### Extracted data
◇ ◇ ◇ ◇

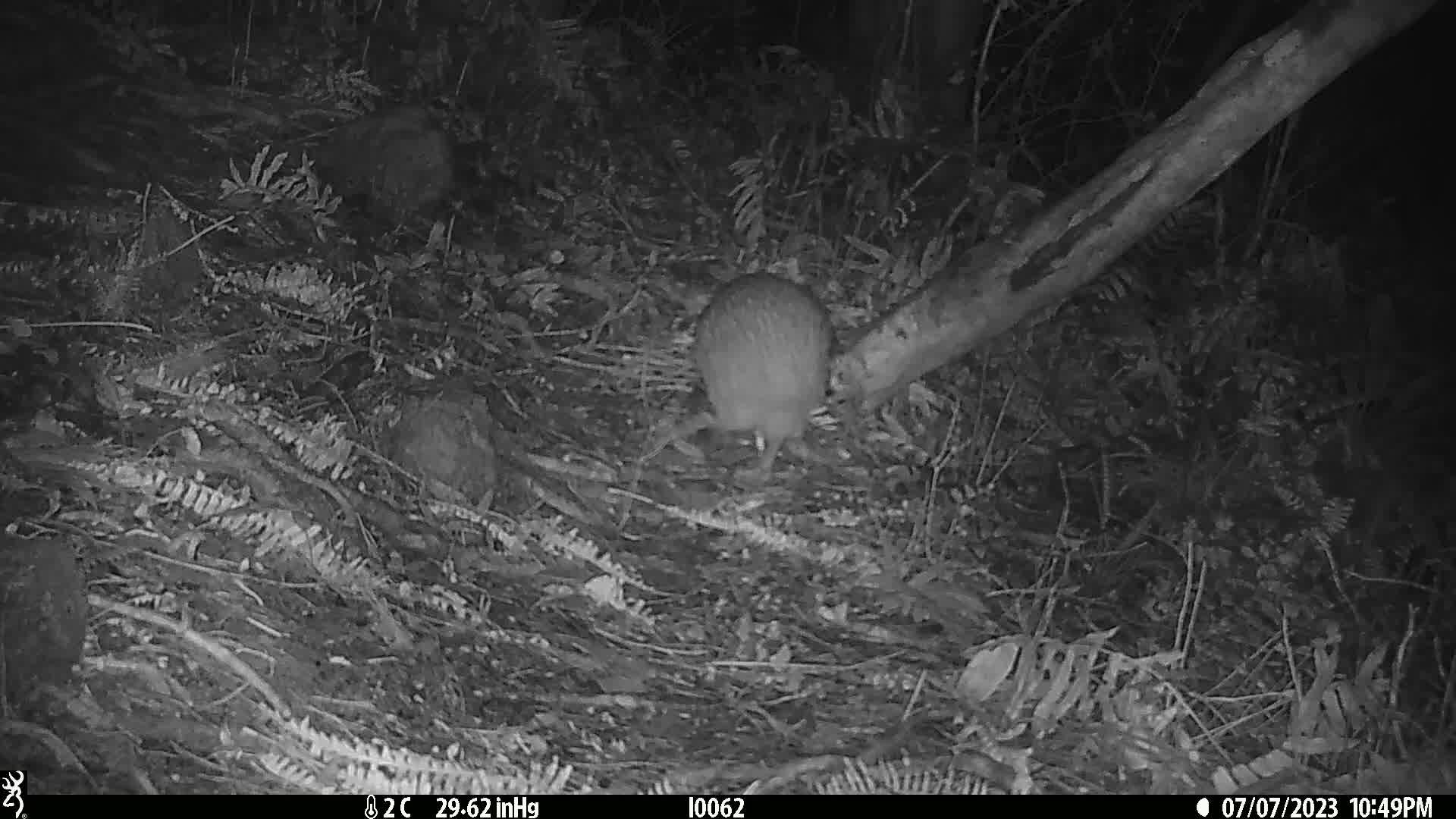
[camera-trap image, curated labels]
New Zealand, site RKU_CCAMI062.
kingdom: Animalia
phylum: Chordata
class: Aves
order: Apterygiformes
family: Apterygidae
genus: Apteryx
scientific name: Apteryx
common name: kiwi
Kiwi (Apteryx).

◇ ◇ ◇ ◇

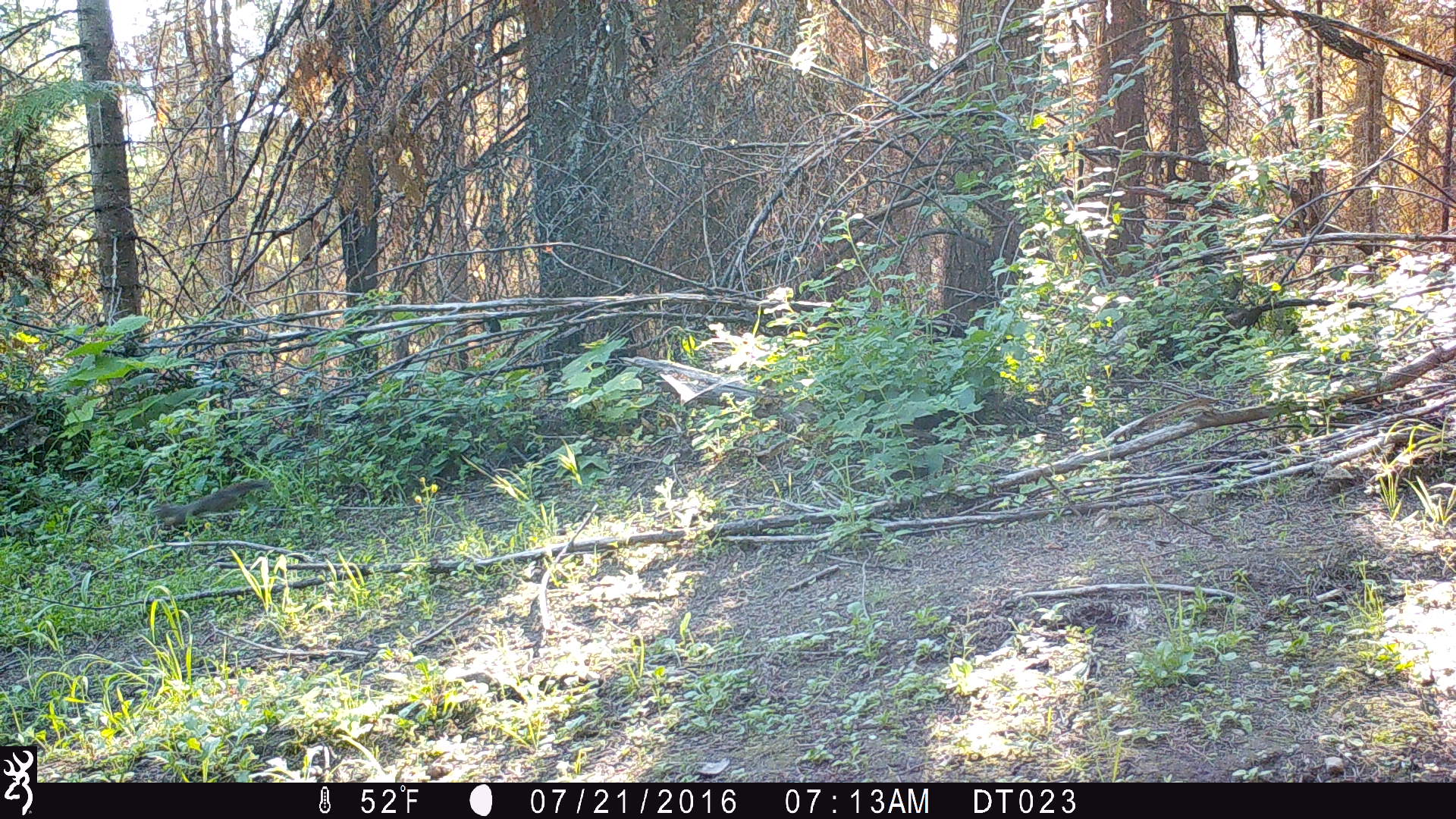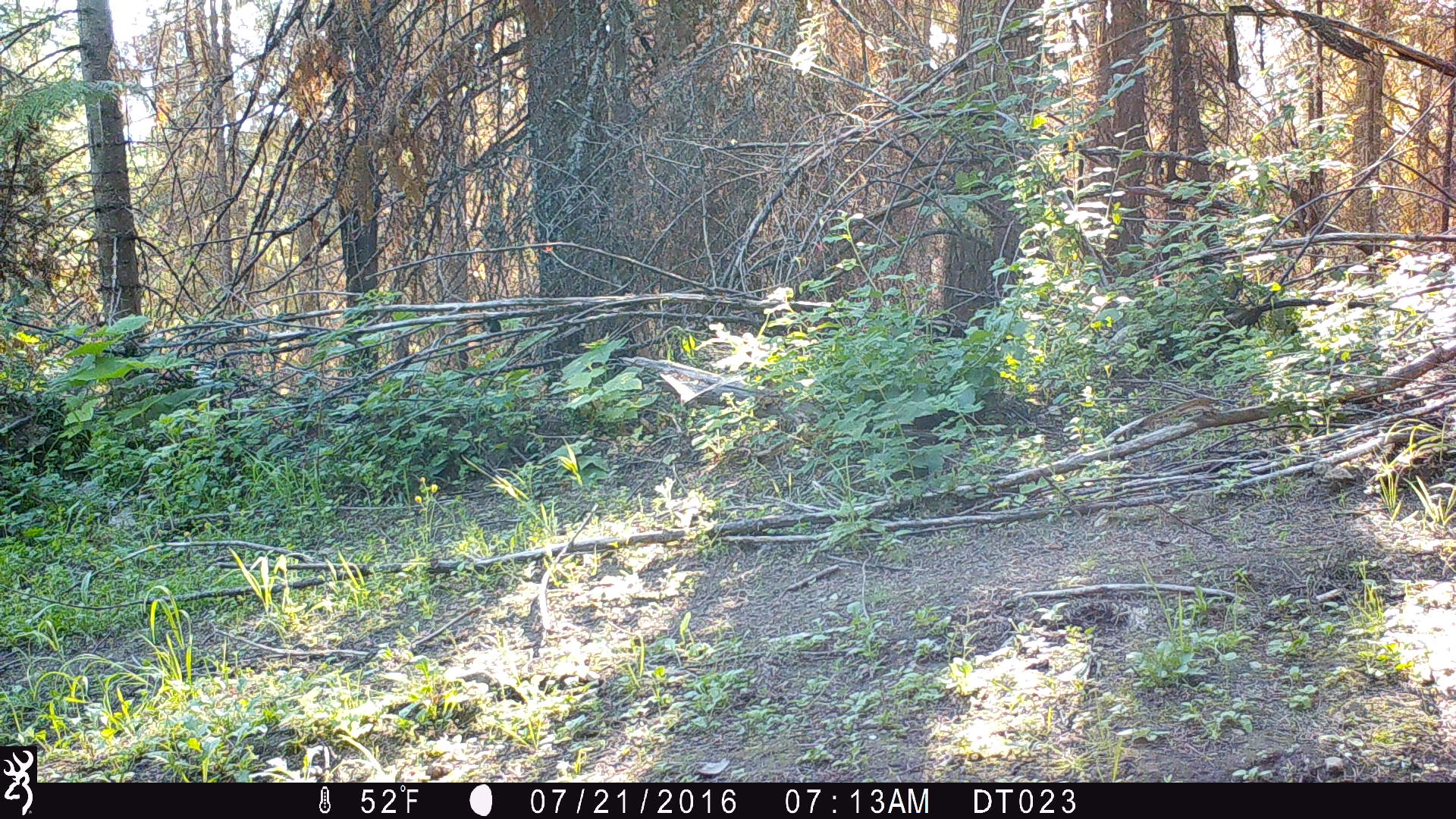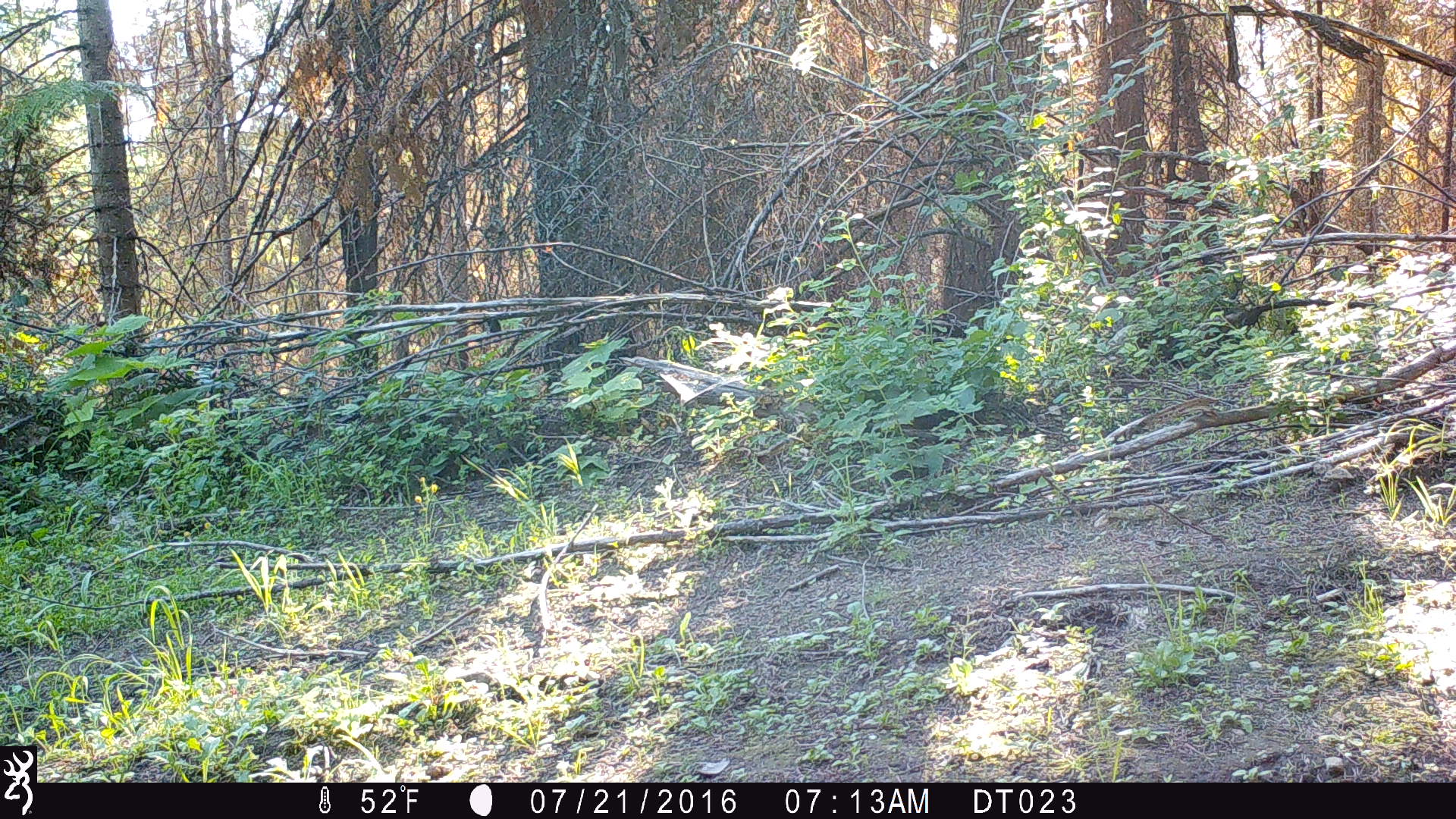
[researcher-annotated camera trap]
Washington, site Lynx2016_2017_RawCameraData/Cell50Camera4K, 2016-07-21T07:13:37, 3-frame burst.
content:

◇ ◇ ◇ ◇

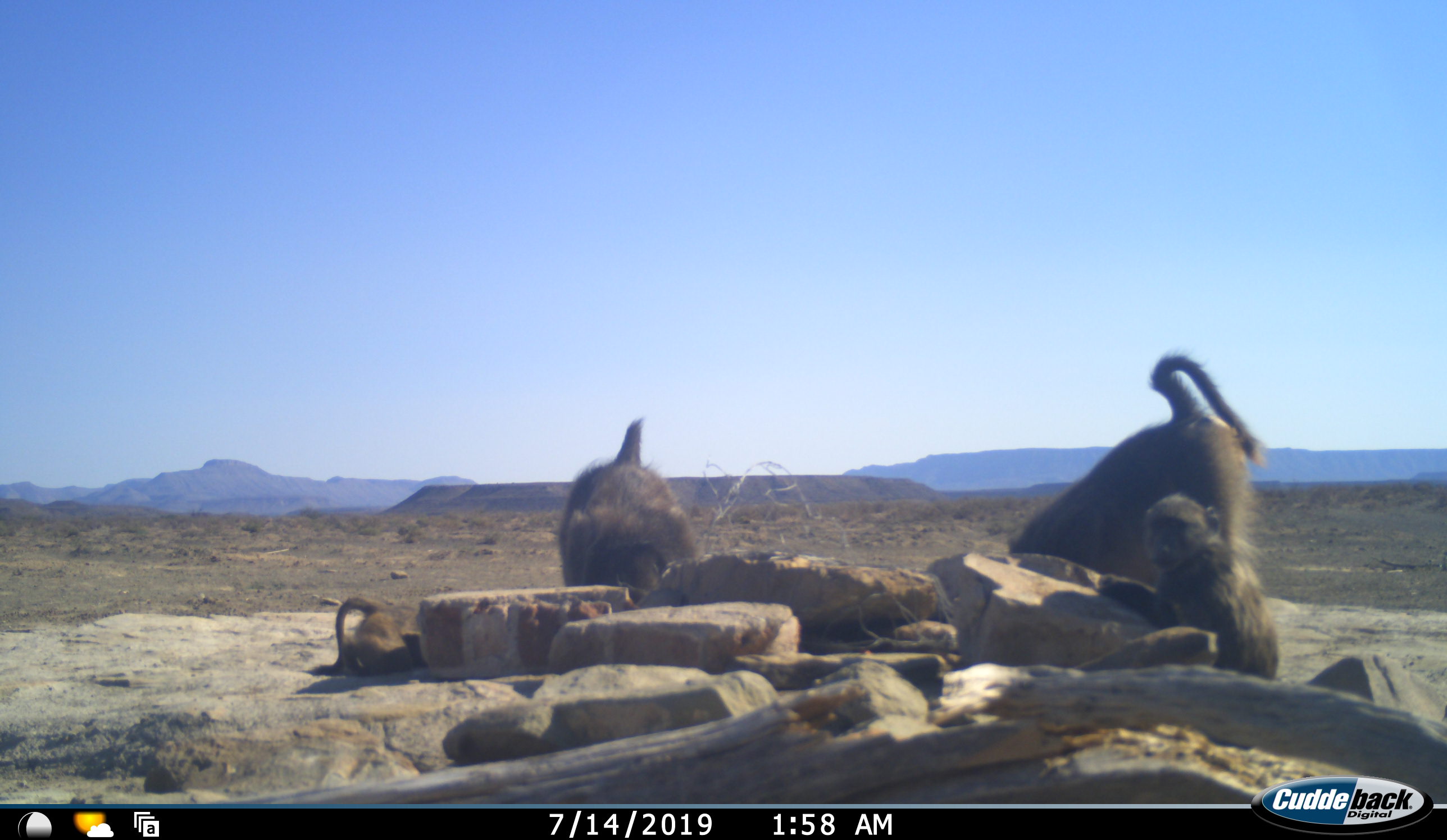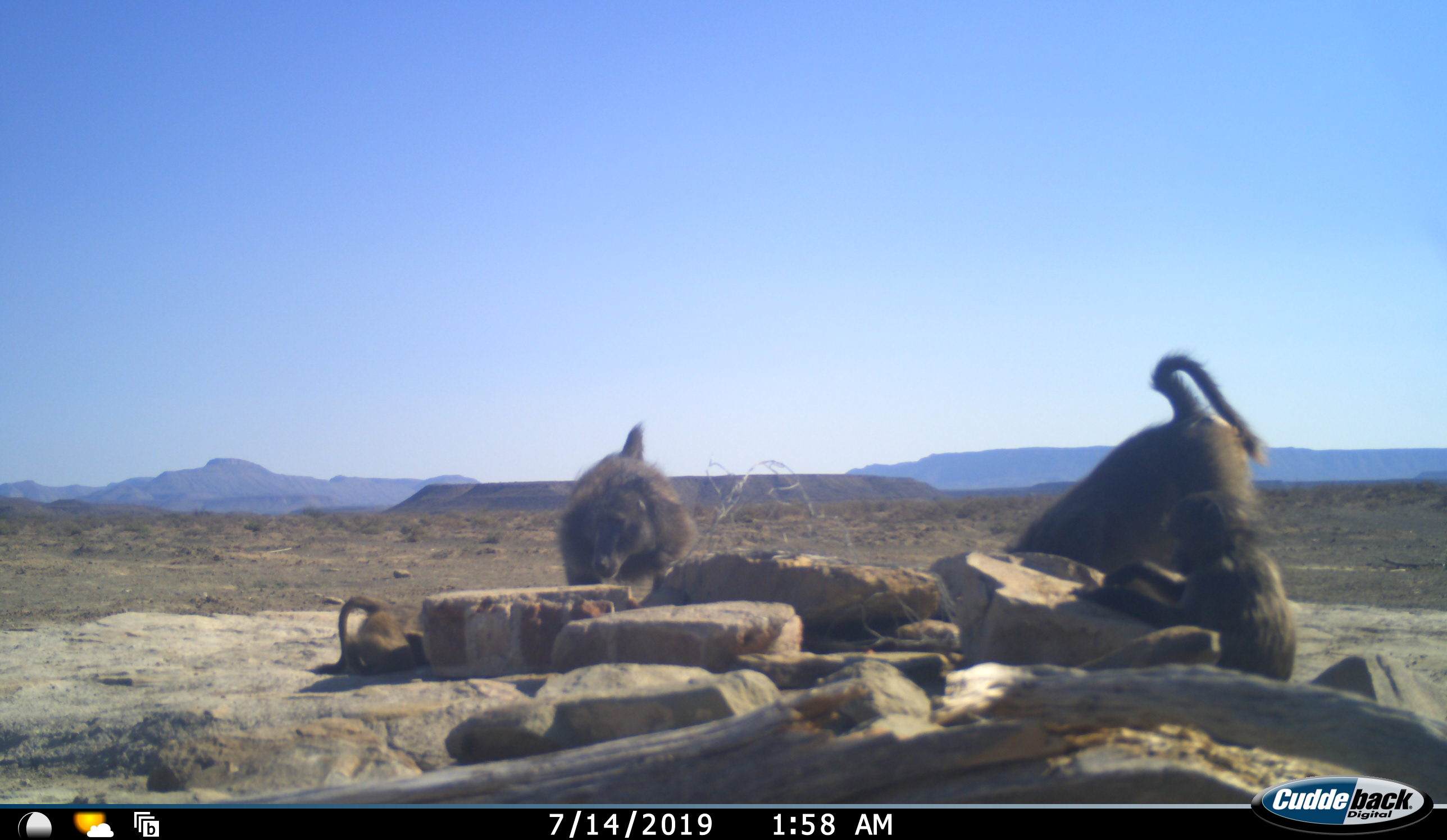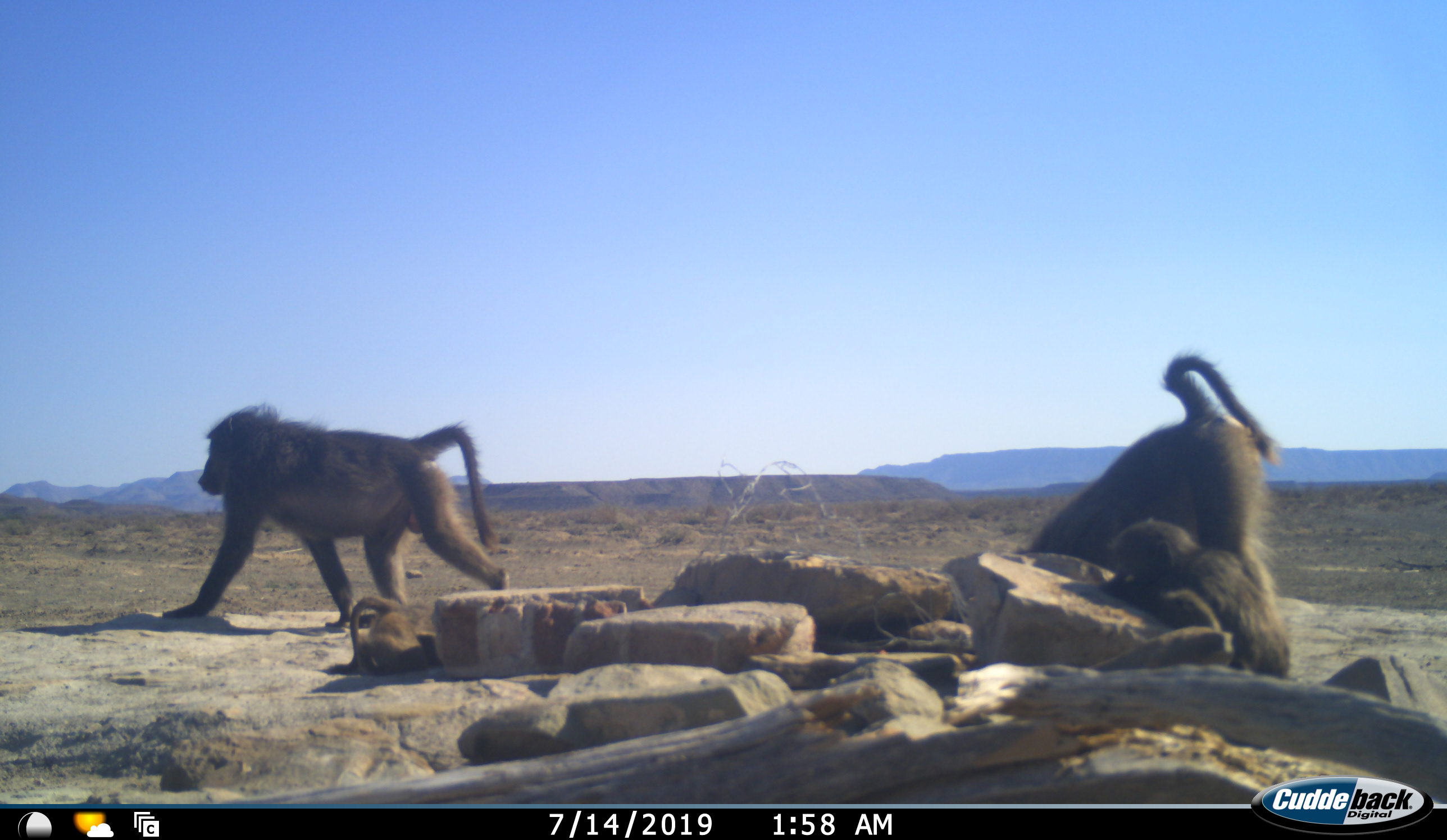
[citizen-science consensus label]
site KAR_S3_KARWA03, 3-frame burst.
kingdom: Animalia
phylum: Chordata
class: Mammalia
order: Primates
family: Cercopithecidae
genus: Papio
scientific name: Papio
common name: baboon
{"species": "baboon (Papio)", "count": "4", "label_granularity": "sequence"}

◇ ◇ ◇ ◇

### Required work
Within the records above, each line containing "frame" is to be returned.

### Answer space
Washington, site Lynx2016_2017_RawCameraData/Cell50Camera4K, 2016-07-21T07:13:37, 3-frame burst.
site KAR_S3_KARWA03, 3-frame burst.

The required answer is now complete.